- _WRITTEN INSTRUCTION A_
Please repeat word for word the rows from the line containing "What amount of" to the line containing "Answer: (142,2) <", both of those lines included.

- _PASSAGE TO READ_

# Abundant white/cloudy, gooey, stringy growth in planted tank :(



## twenty3nyc (Nov 6, 2009)

Hello,

This is the first time I am posting here - my name is Jer and thanks in advance for any and all help you might be able to give me.

I have a 20 gallon long planted fish tank that houses one juvenile (approx. 2 1/2") musk turtle, a "Chinese" algae eater (not a pleco, the other kind) and a few guppies. It is planted with one Anubias, one Nymphaea rubra and one ruffle sword. The substrate is fine-grain black Eco-Complete, and the filter is a Fluval U2. The water temp is a steady 70 degrees.

The tank has been established for about six months now. Until a week ago, it was doing very well - the water was crystal-clear, odorless and algae-free, and the plants have continued to grow and expand. Fish and turtle seemed very happy.

- _PROVIDED RECORDS_
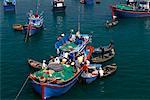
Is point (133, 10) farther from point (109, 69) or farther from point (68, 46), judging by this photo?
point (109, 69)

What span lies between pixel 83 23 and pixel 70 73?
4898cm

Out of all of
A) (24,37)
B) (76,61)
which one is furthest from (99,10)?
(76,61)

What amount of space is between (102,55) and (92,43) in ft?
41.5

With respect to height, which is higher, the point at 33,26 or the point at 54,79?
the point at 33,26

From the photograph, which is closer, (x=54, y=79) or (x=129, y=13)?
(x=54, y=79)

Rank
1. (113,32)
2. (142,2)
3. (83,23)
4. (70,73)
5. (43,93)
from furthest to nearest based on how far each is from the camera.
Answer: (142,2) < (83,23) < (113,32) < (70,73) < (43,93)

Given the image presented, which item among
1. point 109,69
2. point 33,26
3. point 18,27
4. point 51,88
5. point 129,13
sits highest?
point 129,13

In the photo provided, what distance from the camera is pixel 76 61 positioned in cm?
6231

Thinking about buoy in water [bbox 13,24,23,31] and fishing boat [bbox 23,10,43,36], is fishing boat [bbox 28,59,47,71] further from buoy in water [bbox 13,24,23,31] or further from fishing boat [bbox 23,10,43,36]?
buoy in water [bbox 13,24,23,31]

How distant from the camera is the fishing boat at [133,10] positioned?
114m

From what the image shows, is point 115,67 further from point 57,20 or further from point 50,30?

* * *

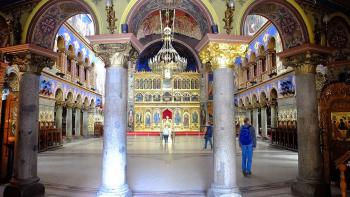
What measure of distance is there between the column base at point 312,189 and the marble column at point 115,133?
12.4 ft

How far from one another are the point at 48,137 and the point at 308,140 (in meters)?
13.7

...

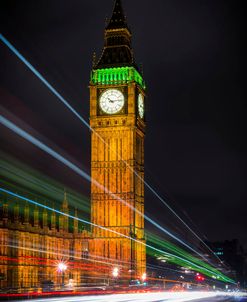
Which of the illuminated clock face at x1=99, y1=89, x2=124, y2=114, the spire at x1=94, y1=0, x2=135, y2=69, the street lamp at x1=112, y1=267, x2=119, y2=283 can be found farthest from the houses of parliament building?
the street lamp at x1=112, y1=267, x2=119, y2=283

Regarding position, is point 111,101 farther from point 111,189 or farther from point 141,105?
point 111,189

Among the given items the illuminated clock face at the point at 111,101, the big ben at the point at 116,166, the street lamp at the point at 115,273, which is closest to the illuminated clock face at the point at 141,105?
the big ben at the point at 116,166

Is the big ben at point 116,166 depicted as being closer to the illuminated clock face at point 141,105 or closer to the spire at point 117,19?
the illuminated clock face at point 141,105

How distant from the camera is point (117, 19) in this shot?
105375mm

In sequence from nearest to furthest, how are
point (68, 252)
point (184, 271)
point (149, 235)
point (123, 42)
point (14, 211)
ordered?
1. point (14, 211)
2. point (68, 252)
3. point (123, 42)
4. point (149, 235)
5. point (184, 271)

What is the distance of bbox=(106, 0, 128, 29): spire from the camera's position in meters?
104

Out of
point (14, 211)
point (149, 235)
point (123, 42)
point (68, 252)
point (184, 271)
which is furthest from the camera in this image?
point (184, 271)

- _WRITTEN INSTRUCTION B_
Quote the forum post about the planted tank from "## twenty3nyc (Nov" to "to give me.".

- _COMPLETE OUTPUT A_
What amount of space is between (102,55) and (92,43) in ft?
41.5

With respect to height, which is higher, the point at 33,26 or the point at 54,79?
the point at 33,26

From the photograph, which is closer, (x=54, y=79) or (x=129, y=13)?
(x=54, y=79)

Rank
1. (113,32)
2. (142,2)
3. (83,23)
4. (70,73)
5. (43,93)
from furthest to nearest based on how far each is from the camera.
Answer: (142,2) < (83,23) < (113,32) < (70,73) < (43,93)

- _COMPLETE OUTPUT B_
## twenty3nyc (Nov 6, 2009)

Hello,

This is the first time I am posting here - my name is Jer and thanks in advance for any and all help you might be able to give me.